What the task requires: Return every one of the items below line for line, with the wording unchanged, and leave the pictures out.

Data for this task:
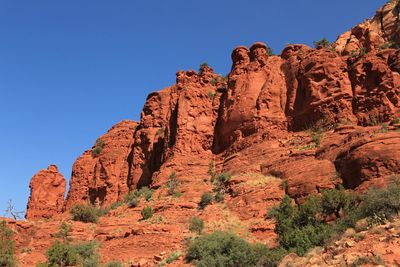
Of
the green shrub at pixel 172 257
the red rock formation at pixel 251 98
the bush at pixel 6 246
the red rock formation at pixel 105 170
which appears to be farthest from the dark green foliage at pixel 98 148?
the green shrub at pixel 172 257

Response to the exercise:
Of
the green shrub at pixel 172 257
the red rock formation at pixel 251 98
the bush at pixel 6 246
the red rock formation at pixel 105 170
which appears to be farthest from the dark green foliage at pixel 98 148?
the green shrub at pixel 172 257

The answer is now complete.